Los jugadores de Palmeiras posan para entonar el himno nacional brasilero, ante la ausencia de los futbolistas de Santos, en la ceremonia previa.
Los jugadores de Palmeiras posan para entonar el himno nacional brasilero, ante la ausencia de los futbolistas de Santos, en la ceremonia previa.

El Allianz Parque fue testigo de un inicio insólito y cargado de tensión en la decimocuarta fecha del Brasileirão. El tradicional derbi entre Palmeiras y Santos FC sumó un capítulo de controversia antes de que el balón comenzara a rodar, debido a un inesperado desplante logístico que rompió con todo protocolo oficial.
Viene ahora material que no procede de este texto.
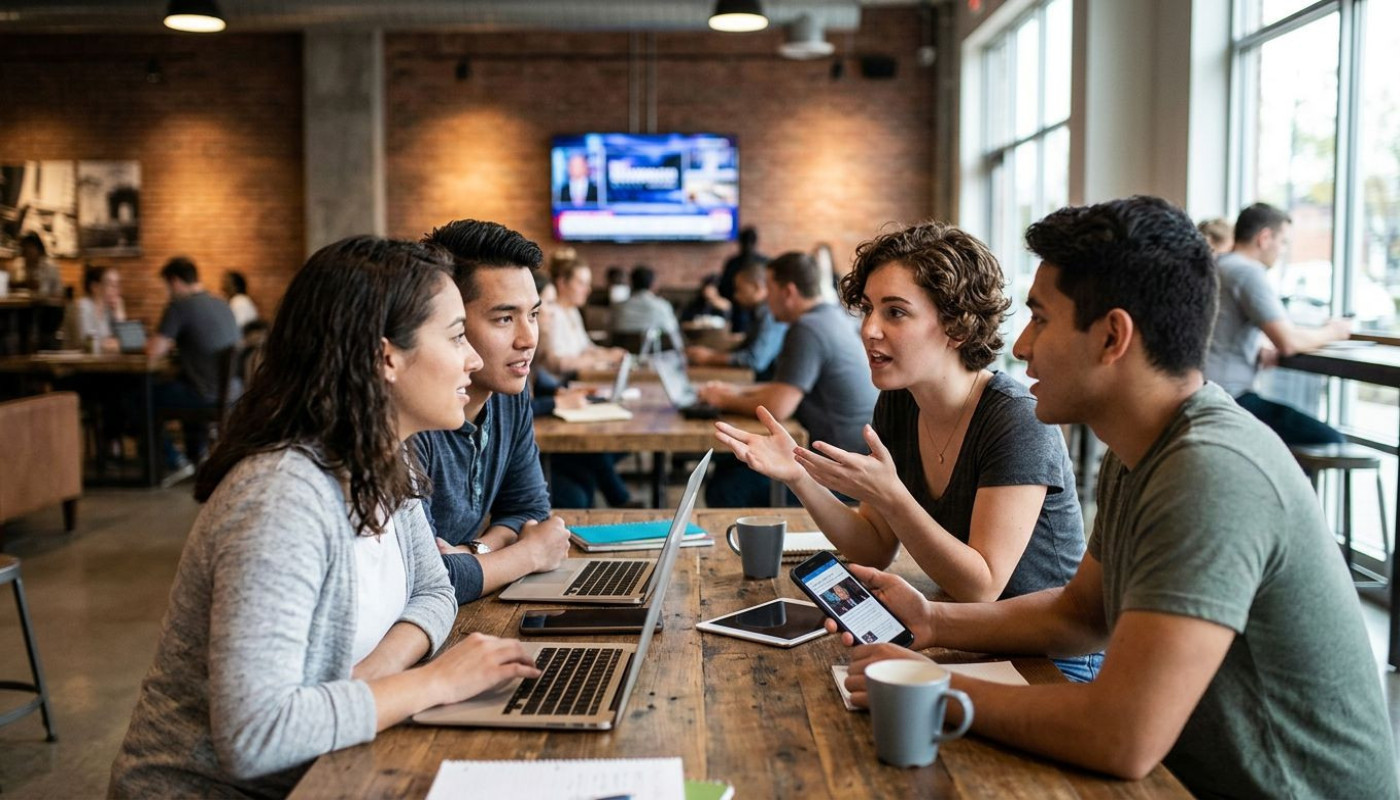 Quand l'actualité façonne nos discussions : perspectives sur les forums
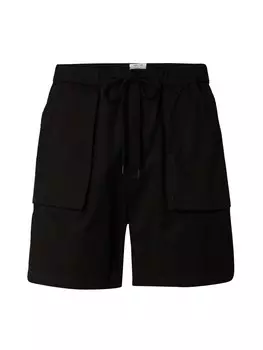 Обычные брюки DAN FOX APPAREL Yunus, черный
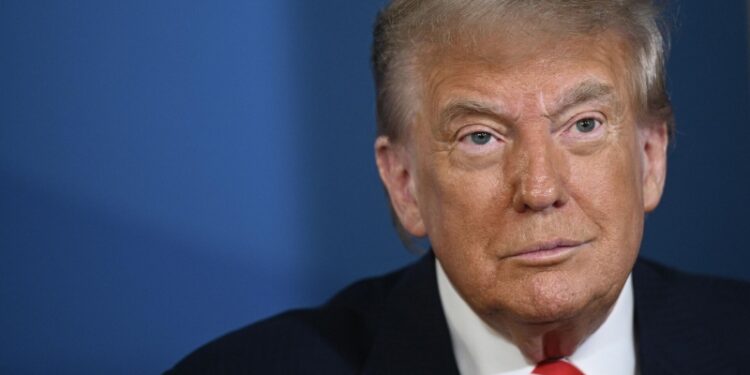 Королева Нидерландов подшутила над Трампом прямо в его присутствии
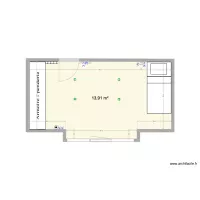 MJ chambre c&ocirc;t&eacute; avant 3&egrave;me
El foco de la polémica estuvo en el túnel de acceso. El plantel del Santos se retrasó en su salida del vestuario para emprender rumbo en conjunto al campo de juego. Ante la demora, la organización no detuvo el cronómetro: los jugadores locales saltaron al campo y el himno nacional brasileño comenzó a ejecutarse con solo un equipo formado sobre el césped. El árbitro Raphael Claus, desde el túnel de acceso, autorizó la salida del “Verdão” mientras las estrofas del himno ya resonaban en el estadio, dejando una imagen atípica: una formación protocolaria a medias.

En el terreno de juego, el Palmeiras cumplió con su parte. Liderados por su capitán, el paraguayo Gustavo Gómez, los locales se alinearon frente a las cámaras y la terna arbitral por delante del logo del club, mientras que el escudo del Santos estuvo exhibido sin sus protagonistas en campo. Entre los referentes que presenciaron el vacío dejado por el rival también se encontraba Maurício Magalhães Prado, el brasileño recientemente nacionalizado paraguayo. La ausencia del “Peixe” en el momento solemne no se debió a un incidente violento o una sanción previa, sino estrictamente a un retraso logístico para presentarse a tiempo en la boca del túnel.

El otro compatriota, Ramón Sosa estuvo observando desde la banca de expectativa, el llamativo hecho, que más allá de la cuestión de imagen y respeto institucional, el episodio rozó el terreno de las sanciones formales. El reglamento del campeonato brasileño establece un límite de 15 minutos de atraso para el inicio de los encuentros. Este dato añade una capa de presión extra a la controversia, ya que cualquier desajuste mayor pudo haber derivado en consecuencias legales para el equipo visitante.